1. RAW264.7 macrophage inflammatory response assay:
- RAW264.7 cells were cultured in DMEM medium with 10% FBS, 100 U/ml penicillin, and 100 μg/ml streptomycin, maintained at 37°C in 5% CO₂ [2]
- Cells (5×10⁵ cells/well, 24-well plate) were pre-treated with Dimemorfan phosphate (0.1-10 μM) for 1 hour, then stimulated with LPS (1 μg/ml) for 24 hours [2]
- Cytokine detection: Culture supernatant was collected, and TNF-α/IL-6 levels were measured by sandwich ELISA; detection wavelength 450 nm, concentrations calculated via standard curves [2]
- mRNA analysis: Total RNA was extracted from cells, reverse-transcribed to cDNA, and TNF-α mRNA levels were quantified by RT-PCR (primers specific for murine TNF-α and GAPDH, internal control) [2]
2. Human neutrophil chemotaxis and superoxide assay:
- Human neutrophils were isolated from peripheral blood via density gradient centrifugation (Ficoll-Paque), resuspended in HBSS buffer [2]
- Chemotaxis assay: Neutrophils (1×10⁶ cells/ml) were added to the upper chamber of a transwell plate; fMLP (10⁻⁷ M, chemoattractant) and Dimemorfan phosphate (1-30 μM) were added to the lower chamber [2]
- After 1 hour incubation, migrated cells in the lower chamber were counted by hemocytometer; chemotaxis index = (migrated cells with drug)/(migrated cells without drug) [2]
- Superoxide assay: Neutrophils were loaded with lucigenin (5 μM) for 10 minutes, stimulated with fMLP (10⁻⁷ M) ± Dimemorfan phosphate (30 μM), and chemiluminescence was measured for 10 minutes to assess superoxide production [2]
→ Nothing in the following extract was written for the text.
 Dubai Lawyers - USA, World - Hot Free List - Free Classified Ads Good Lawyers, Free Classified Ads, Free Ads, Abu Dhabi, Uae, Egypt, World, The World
1. BAY k-8644-induced seizure experiment ([1]):
- Animals: Male ICR mice (20-25 g), housed under 12 h light/dark cycle, ad libitum food/water [1]
- Drug preparation: Dimemorfan phosphate was dissolved in 0.9% saline; BAY k-8644 was dissolved in a mixture of DMSO:saline (1:9, v/v) [1]
- Treatment groups: Control (saline, i.p.), Dimemorfan phosphate 1/3/10 mg/kg (i.p.), and positive control (diazepam 1 mg/kg, i.p.) [1]
- Administration timing: Dimemorfan phosphate was injected 30 minutes before BAY k-8644 (1 mg/kg, i.p.); oral group received 20 mg/kg Dimemorfan phosphate 60 minutes pre-BAY k-8644 [1]
- Observation: Seizure incidence (percentage of mice with tonic-clonic seizures), latency (time from BAY k-8644 to first seizure), and duration (total seizure time) were recorded for 30 minutes [1]
2. LPS-induced endotoxin shock experiment ([2]):
- Animals: Male C57BL/6 mice (20-22 g), SPF housing conditions [2]
- Drug preparation: Dimemorfan phosphate was dissolved in 0.9% saline; LPS was dissolved in saline [2]
- Treatment groups: Control (saline, i.p.), LPS alone (20 mg/kg, i.p.), LPS + Dimemorfan phosphate 1/3 mg/kg (i.p.) [2]
- Administration timing: Dimemorfan phosphate was injected 1 hour before LPS; survival was recorded every 6 hours for 24 hours [2]
- Sample collection: At 24 hours post-LPS, mice were euthanized; serum was collected for cytokine (TNF-α/IL-6) detection via ELISA; lung tissue was harvested for wet/dry weight ratio measurement and myeloperoxidase activity assay [2]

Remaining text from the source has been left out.